Data extract —

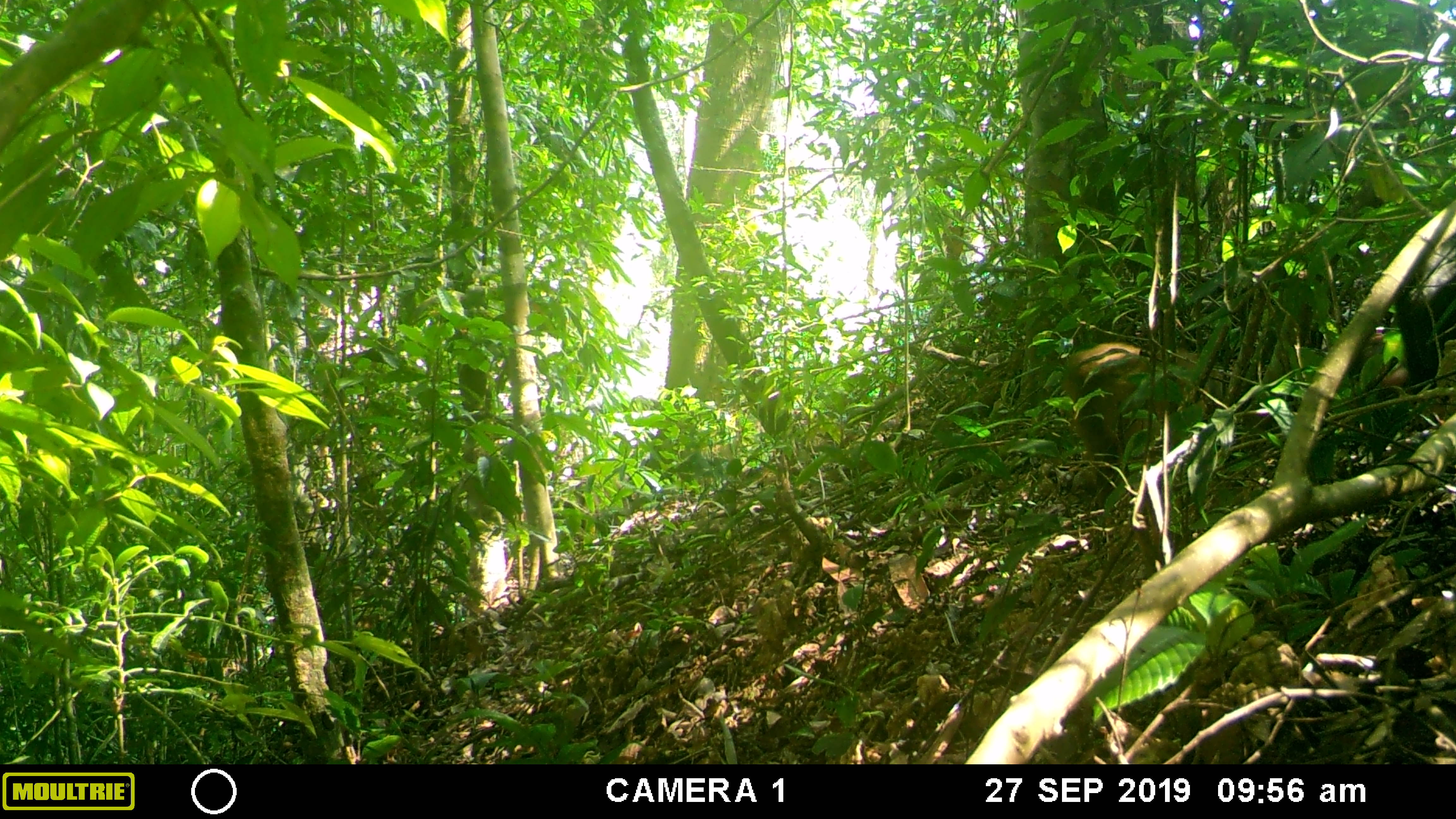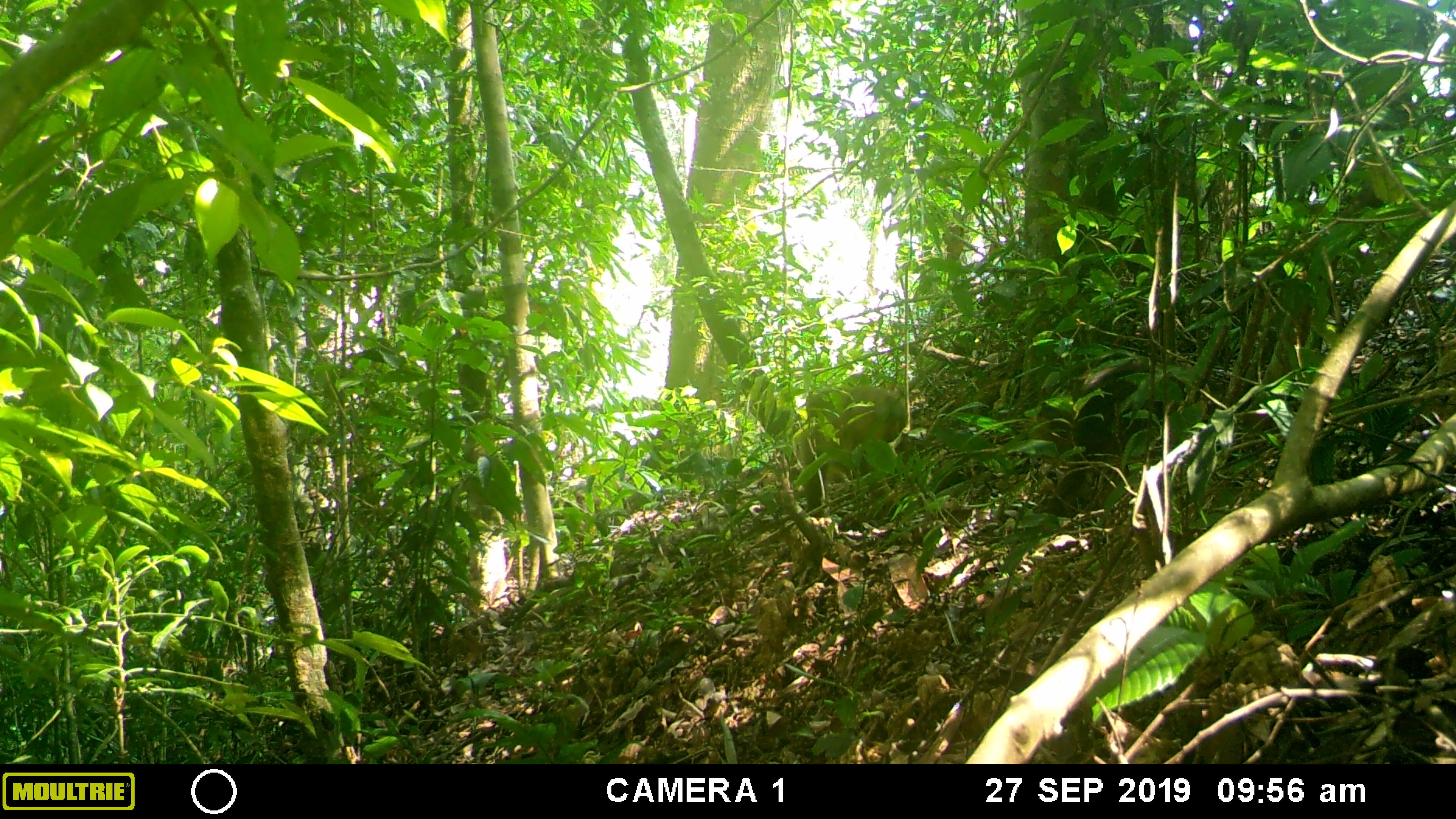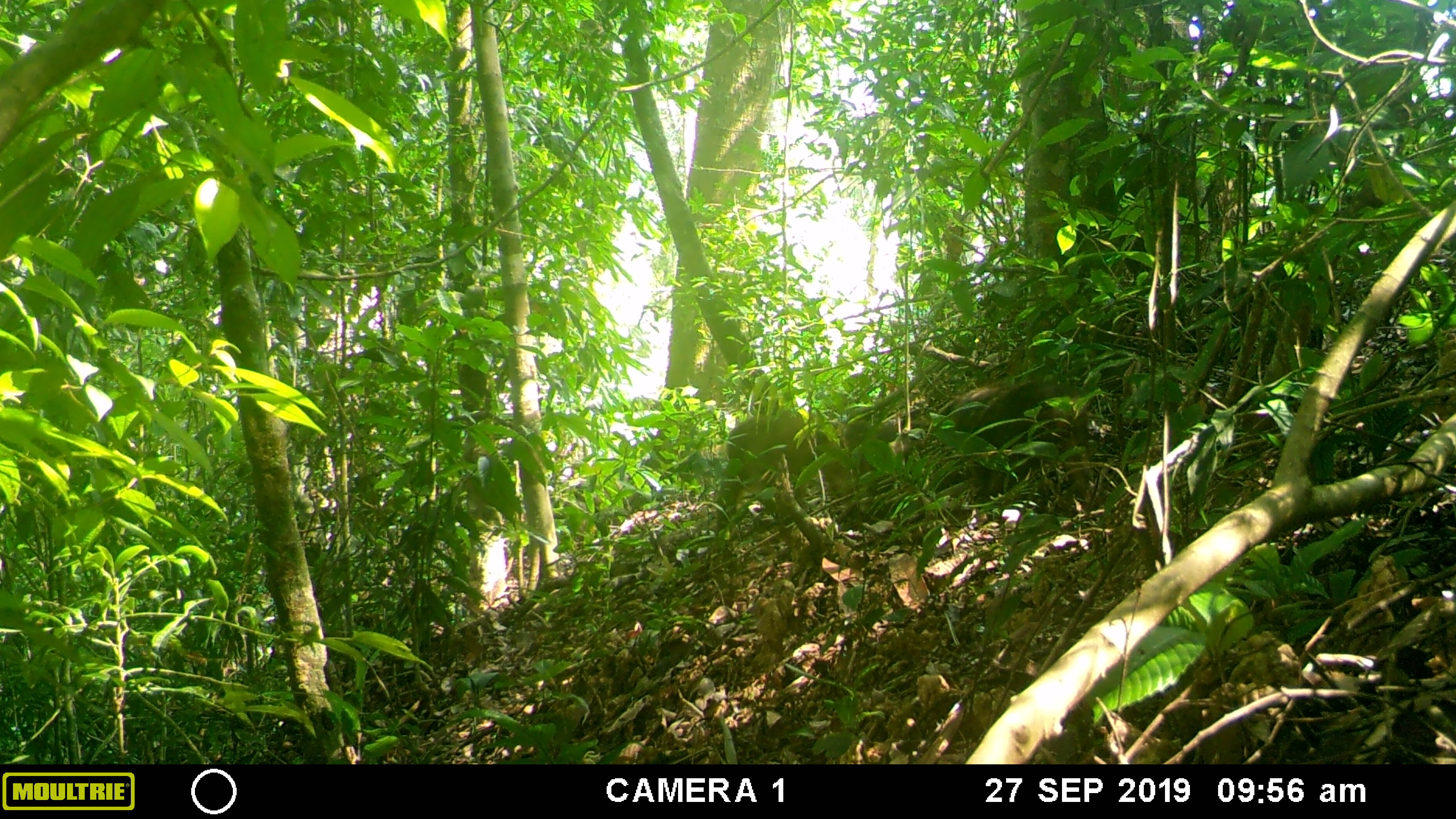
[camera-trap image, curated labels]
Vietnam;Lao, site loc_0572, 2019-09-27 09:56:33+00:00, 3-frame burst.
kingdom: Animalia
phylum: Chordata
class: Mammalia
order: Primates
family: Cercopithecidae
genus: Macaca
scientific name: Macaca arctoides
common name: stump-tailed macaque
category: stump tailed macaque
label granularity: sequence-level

What to do — Go through the data and return every word of it verbatim, leaving out the pictures.

Task response —
[camera-trap image, curated labels]
Vietnam;Lao, site loc_0572, 2019-09-27 09:56:33+00:00, 3-frame burst.
kingdom: Animalia
phylum: Chordata
class: Mammalia
order: Primates
family: Cercopithecidae
genus: Macaca
scientific name: Macaca arctoides
common name: stump-tailed macaque
category: stump tailed macaque
label granularity: sequence-level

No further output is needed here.